* [POLECENIE]: Przepisz wiernie wszystkie wiersze materiału poniżej, od wiersza zawierającego „Of stone arch, located” w dół do wiersza zawierającego „2206 centimetres”, włącznie z oboma.

(Wpisy dotyczące położenia w przestrzeni)
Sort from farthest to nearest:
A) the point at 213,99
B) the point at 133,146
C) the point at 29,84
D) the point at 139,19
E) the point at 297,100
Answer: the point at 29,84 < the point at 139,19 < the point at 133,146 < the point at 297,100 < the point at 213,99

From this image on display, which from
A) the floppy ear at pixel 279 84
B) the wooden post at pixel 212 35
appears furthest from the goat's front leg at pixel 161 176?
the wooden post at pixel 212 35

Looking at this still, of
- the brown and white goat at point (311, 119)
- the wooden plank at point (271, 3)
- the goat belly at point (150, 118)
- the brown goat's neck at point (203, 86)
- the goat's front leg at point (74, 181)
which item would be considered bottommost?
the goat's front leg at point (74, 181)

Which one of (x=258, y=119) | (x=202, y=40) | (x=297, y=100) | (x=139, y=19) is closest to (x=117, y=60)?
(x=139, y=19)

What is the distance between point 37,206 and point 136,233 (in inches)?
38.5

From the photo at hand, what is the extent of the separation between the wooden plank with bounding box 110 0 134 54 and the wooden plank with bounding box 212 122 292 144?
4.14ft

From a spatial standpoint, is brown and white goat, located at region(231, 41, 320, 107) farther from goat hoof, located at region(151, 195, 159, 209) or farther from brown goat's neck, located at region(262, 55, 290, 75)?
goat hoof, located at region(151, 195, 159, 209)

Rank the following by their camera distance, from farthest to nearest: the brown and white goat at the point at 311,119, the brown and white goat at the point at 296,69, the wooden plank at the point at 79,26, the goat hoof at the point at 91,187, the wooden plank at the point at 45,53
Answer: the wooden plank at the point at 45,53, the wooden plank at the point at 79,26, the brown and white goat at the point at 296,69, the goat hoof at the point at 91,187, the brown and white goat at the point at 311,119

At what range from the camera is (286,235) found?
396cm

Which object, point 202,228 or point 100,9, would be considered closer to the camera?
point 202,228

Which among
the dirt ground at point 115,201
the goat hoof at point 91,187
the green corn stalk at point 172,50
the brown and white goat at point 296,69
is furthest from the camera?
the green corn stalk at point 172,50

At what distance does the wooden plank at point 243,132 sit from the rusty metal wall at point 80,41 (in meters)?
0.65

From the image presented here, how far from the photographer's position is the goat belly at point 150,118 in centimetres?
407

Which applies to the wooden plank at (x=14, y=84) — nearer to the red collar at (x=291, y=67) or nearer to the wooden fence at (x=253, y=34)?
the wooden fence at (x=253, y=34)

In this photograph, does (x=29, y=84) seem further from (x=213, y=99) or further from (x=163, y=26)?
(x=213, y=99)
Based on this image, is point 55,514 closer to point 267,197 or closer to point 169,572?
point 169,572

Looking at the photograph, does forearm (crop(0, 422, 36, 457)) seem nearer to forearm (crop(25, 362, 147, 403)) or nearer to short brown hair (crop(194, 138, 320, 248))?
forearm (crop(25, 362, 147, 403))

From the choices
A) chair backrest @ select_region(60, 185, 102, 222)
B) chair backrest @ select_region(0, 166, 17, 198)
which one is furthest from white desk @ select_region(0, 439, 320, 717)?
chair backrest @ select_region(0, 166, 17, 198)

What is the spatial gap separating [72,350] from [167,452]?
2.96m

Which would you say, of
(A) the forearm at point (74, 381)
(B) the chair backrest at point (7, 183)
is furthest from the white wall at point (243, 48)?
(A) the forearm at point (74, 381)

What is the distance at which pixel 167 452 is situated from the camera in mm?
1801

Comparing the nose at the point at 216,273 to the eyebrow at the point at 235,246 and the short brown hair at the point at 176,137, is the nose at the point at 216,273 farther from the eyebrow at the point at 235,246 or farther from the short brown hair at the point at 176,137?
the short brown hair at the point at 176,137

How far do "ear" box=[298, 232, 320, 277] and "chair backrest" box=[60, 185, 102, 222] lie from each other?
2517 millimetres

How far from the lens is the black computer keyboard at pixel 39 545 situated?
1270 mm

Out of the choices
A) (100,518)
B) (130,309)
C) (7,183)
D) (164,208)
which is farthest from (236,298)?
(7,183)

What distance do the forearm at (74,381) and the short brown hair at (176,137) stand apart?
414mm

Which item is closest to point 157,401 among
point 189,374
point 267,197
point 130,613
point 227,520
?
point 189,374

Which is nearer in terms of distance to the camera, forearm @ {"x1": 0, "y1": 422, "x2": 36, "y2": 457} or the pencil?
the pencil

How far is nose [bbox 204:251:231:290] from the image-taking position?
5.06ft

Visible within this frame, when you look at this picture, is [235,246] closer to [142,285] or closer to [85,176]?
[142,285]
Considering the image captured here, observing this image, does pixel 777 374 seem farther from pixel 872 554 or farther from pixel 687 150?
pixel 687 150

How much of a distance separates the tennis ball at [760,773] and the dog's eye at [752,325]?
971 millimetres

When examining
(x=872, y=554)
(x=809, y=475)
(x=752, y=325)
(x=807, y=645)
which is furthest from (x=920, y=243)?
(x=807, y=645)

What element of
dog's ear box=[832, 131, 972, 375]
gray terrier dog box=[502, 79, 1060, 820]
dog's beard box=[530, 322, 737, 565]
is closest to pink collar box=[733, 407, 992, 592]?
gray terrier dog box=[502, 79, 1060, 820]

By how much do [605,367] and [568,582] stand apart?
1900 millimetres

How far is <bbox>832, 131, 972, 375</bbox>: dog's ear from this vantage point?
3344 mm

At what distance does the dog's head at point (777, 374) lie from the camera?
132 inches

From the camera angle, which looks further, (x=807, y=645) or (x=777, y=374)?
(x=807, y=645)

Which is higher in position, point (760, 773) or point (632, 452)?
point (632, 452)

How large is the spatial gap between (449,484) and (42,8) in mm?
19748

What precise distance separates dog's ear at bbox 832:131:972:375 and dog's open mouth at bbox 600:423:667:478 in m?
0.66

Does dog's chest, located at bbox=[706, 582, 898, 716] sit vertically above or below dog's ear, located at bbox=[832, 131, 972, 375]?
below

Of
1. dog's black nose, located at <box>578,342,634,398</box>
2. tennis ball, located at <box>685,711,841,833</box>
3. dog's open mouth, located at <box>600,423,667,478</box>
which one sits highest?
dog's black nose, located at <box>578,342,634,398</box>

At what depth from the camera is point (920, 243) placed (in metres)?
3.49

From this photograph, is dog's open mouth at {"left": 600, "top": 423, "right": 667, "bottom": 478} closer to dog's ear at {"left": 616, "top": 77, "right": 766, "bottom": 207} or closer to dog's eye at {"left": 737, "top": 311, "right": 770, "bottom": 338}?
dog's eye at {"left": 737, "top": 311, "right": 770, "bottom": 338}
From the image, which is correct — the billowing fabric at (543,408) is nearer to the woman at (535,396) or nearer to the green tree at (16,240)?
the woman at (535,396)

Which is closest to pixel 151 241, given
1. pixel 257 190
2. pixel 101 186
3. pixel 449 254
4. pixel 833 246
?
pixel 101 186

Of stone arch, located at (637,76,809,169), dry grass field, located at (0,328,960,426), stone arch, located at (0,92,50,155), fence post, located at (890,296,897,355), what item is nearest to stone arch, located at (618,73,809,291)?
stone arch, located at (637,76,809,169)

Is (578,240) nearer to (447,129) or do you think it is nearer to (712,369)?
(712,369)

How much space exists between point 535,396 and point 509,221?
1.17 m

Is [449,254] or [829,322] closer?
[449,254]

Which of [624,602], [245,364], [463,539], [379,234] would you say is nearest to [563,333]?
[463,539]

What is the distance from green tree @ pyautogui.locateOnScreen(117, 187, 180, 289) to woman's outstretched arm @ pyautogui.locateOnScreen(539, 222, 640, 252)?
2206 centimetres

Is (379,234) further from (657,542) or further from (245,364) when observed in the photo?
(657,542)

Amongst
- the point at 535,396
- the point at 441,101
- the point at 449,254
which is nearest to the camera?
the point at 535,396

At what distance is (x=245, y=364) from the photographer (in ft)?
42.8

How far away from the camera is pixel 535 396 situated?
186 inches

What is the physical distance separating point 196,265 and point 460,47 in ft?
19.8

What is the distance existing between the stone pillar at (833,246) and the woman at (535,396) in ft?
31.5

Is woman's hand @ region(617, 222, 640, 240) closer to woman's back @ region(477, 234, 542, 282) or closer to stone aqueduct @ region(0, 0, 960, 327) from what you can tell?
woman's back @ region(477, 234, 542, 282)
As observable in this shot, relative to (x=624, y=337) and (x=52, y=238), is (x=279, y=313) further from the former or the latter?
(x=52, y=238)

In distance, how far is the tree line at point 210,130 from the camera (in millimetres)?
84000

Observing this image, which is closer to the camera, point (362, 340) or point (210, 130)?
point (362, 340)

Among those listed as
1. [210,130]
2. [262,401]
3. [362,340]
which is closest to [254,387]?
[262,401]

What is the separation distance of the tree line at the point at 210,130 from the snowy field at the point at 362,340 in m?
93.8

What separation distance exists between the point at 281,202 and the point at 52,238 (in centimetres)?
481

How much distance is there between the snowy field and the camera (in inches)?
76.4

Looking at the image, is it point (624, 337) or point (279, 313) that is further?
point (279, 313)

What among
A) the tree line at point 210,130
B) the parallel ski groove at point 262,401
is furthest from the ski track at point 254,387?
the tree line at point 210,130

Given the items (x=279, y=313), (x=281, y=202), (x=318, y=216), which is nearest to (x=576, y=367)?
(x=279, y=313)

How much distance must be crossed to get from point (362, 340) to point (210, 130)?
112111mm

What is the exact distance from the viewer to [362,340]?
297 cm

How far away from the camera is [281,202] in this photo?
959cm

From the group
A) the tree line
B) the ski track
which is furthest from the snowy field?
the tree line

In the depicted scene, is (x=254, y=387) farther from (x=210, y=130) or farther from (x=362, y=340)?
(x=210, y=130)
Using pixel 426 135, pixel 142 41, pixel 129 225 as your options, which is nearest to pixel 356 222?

* [ODPOWIEDŹ]:
Of stone arch, located at (637,76,809,169), dry grass field, located at (0,328,960,426), stone arch, located at (0,92,50,155), fence post, located at (890,296,897,355), what item is nearest to stone arch, located at (618,73,809,291)?
stone arch, located at (637,76,809,169)

Is (578,240) nearer to (447,129) or do you think it is nearer to (712,369)?
(712,369)

How much space exists between point 535,396 and point 509,221?
1.17 m

Is [449,254] or [829,322] closer?
[449,254]

Which of [624,602], [245,364], [463,539], [379,234] would you say is nearest to [563,333]?
[463,539]

What is the distance from green tree @ pyautogui.locateOnScreen(117, 187, 180, 289) to woman's outstretched arm @ pyautogui.locateOnScreen(539, 222, 640, 252)?
2206 centimetres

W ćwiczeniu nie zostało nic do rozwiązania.